(OBJECTIVE):
Can you quote the lines below word for word, leaving out the pictures?

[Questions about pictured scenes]
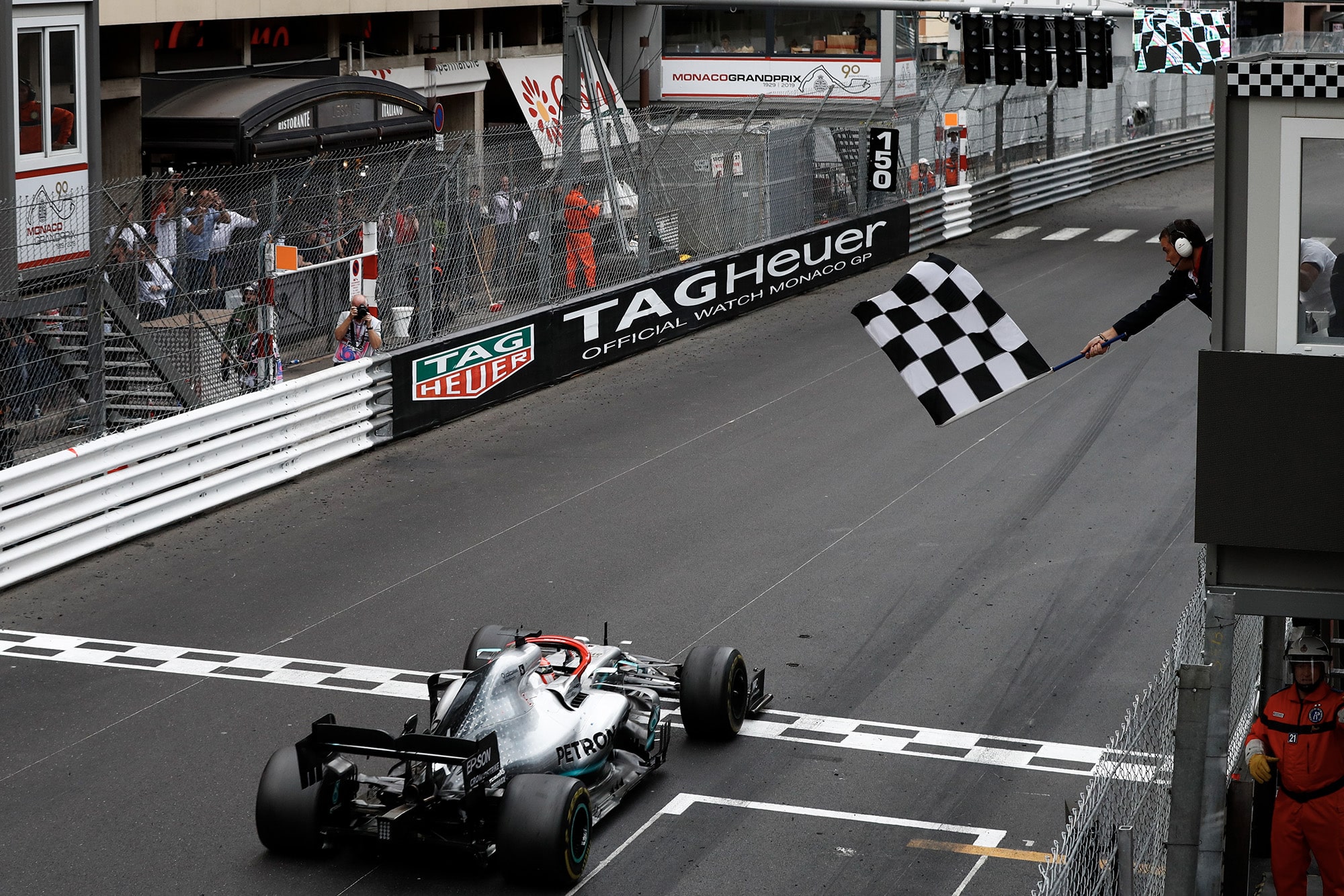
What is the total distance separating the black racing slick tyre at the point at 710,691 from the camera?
31.5ft

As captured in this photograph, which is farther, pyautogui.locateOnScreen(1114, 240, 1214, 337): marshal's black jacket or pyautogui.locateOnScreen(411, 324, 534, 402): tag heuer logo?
pyautogui.locateOnScreen(411, 324, 534, 402): tag heuer logo

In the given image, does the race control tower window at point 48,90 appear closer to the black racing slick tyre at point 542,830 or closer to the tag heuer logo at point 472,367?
the tag heuer logo at point 472,367

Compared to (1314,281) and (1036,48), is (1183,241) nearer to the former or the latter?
(1314,281)

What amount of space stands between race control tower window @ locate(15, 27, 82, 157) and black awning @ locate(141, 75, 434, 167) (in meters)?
6.10

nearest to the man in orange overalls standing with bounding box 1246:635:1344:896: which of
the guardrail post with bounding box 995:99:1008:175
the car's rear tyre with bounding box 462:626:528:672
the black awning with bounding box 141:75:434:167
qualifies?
the car's rear tyre with bounding box 462:626:528:672

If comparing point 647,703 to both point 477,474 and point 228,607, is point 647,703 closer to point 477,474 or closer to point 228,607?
point 228,607

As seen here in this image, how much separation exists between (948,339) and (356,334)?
29.6ft

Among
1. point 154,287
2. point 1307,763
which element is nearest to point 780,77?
point 154,287

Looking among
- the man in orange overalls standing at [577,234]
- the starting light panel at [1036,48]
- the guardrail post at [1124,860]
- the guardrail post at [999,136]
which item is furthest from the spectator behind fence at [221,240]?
the guardrail post at [999,136]

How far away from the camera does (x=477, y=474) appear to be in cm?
1571

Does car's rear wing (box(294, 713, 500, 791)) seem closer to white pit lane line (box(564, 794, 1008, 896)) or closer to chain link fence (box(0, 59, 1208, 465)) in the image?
white pit lane line (box(564, 794, 1008, 896))

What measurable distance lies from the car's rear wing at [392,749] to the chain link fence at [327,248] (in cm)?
608

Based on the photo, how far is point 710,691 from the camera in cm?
959

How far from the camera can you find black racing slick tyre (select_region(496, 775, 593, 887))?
25.5 feet
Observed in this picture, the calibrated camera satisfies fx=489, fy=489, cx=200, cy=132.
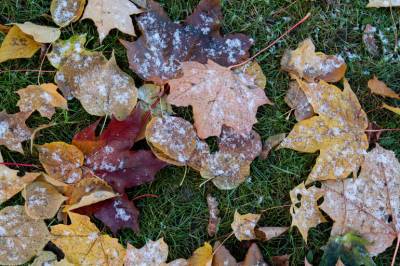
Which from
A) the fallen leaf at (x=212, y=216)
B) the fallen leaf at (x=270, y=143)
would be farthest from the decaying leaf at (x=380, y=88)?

(SOLUTION TO THIS PROBLEM):
What is the total distance separating the black racing slick tyre at the point at 710,691 from the camera?
31.5ft

As captured in this photograph, which is farther, pyautogui.locateOnScreen(1114, 240, 1214, 337): marshal's black jacket or pyautogui.locateOnScreen(411, 324, 534, 402): tag heuer logo?
pyautogui.locateOnScreen(411, 324, 534, 402): tag heuer logo

In the given image, does the race control tower window at point 48,90 appear closer to the black racing slick tyre at point 542,830 or closer to the tag heuer logo at point 472,367?
the tag heuer logo at point 472,367

Compared to (1314,281) and (1036,48), is (1183,241) nearer to the former or the latter?
(1314,281)

What amount of space stands between race control tower window @ locate(15, 27, 82, 157) and black awning @ locate(141, 75, 434, 167) (in meters)?
6.10

nearest to the man in orange overalls standing with bounding box 1246:635:1344:896: which of
the guardrail post with bounding box 995:99:1008:175
the car's rear tyre with bounding box 462:626:528:672
the black awning with bounding box 141:75:434:167
qualifies?
the car's rear tyre with bounding box 462:626:528:672

If comparing point 647,703 to both point 477,474 and point 228,607, is point 647,703 closer to point 477,474 or closer to point 228,607?
point 228,607

As seen here in this image, how much separation exists between (948,339) and (356,334)?
29.6ft

Among
1. point 154,287
2. point 1307,763
which element is nearest to point 780,77?
point 154,287

Looking among
- the man in orange overalls standing at [577,234]
- the starting light panel at [1036,48]
- the guardrail post at [1124,860]
- the guardrail post at [999,136]
which item is furthest from the spectator behind fence at [221,240]?
the guardrail post at [999,136]

How far away from the camera does (x=477, y=474) appear to be in cm?
1571

Does car's rear wing (box(294, 713, 500, 791)) seem closer to white pit lane line (box(564, 794, 1008, 896)) or closer to chain link fence (box(0, 59, 1208, 465)) in the image?
white pit lane line (box(564, 794, 1008, 896))

What measurable distance lies from the car's rear wing at [392,749] to the chain link fence at [327,248] (in cm)?
608

Based on the photo, how far is point 710,691 from the camera in cm?
959

How far from the camera can you find black racing slick tyre (select_region(496, 775, 593, 887))?
25.5 feet
Observed in this picture, the calibrated camera satisfies fx=489, fy=489, cx=200, cy=132.
Which from
A) the fallen leaf at (x=212, y=216)
B) the fallen leaf at (x=270, y=143)
would be farthest from the decaying leaf at (x=380, y=88)?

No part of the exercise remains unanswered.